What needs to be done
What should come back is the data below, word for word, minus any picture.
------ Data
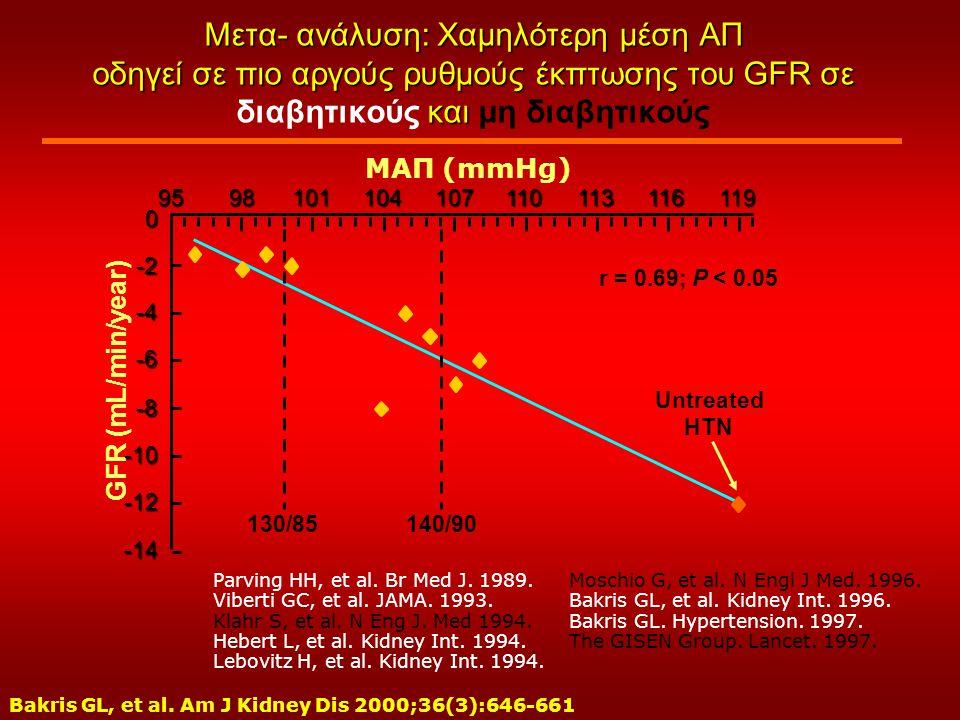 Μετα- ανάλυση: Χαμηλότερη μέση ΑΠ οδηγεί σε πιο αργούς ρυθμούς έκπτωσης του GFR σε και Μετα- ανάλυση: Χαμηλότερη μέση ΑΠ οδηγεί σε πιο αργούς ρυθμούς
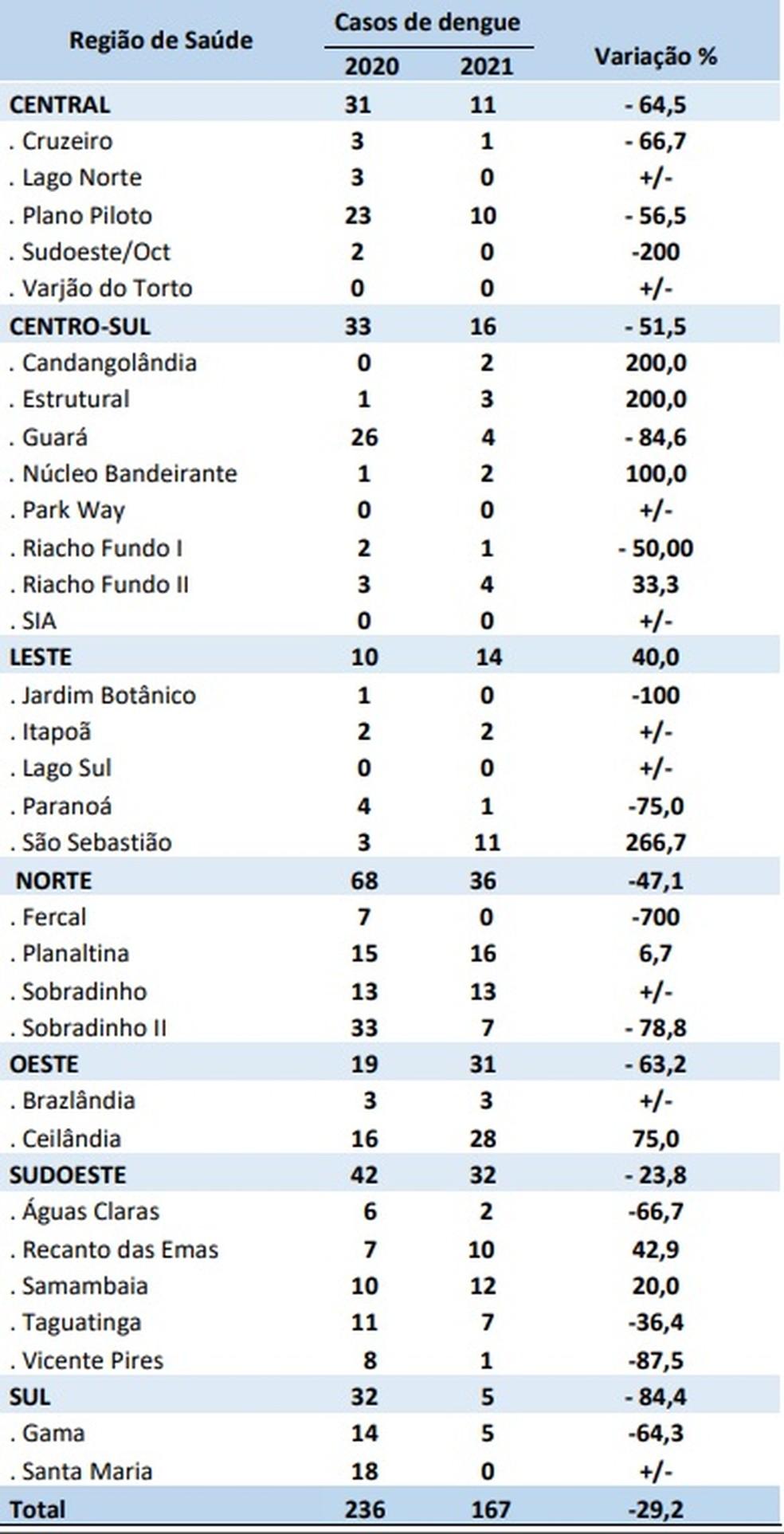 Números da dengue no DF entre 3 e 9 de janeiro — Foto: SES-DF/Reprodução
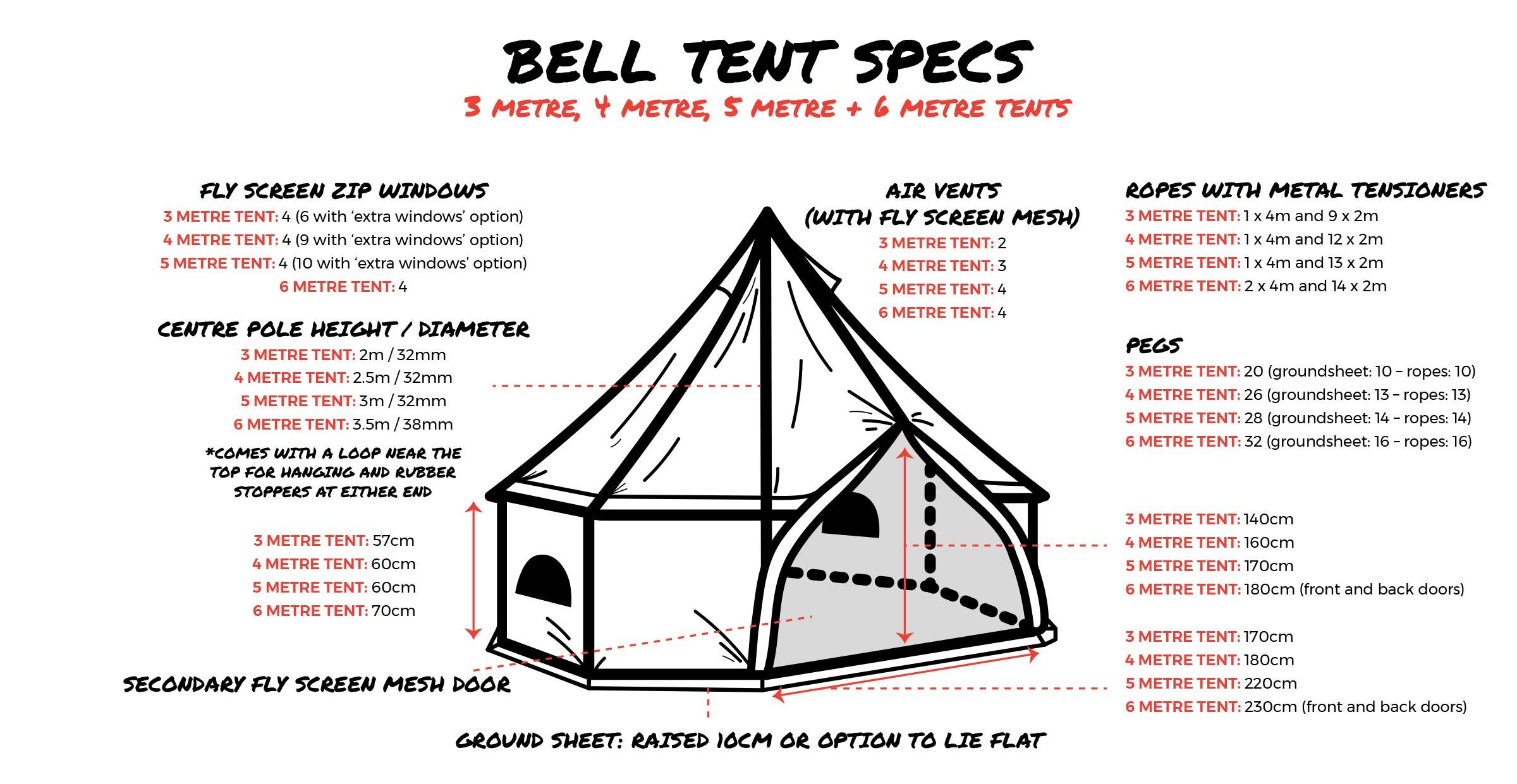 Tent-Specs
------------
Answer for the task
 Μετα- ανάλυση: Χαμηλότερη μέση ΑΠ οδηγεί σε πιο αργούς ρυθμούς έκπτωσης του GFR σε και Μετα- ανάλυση: Χαμηλότερη μέση ΑΠ οδηγεί σε πιο αργούς ρυθμούς
 Números da dengue no DF entre 3 e 9 de janeiro — Foto: SES-DF/Reprodução
 Tent-Specs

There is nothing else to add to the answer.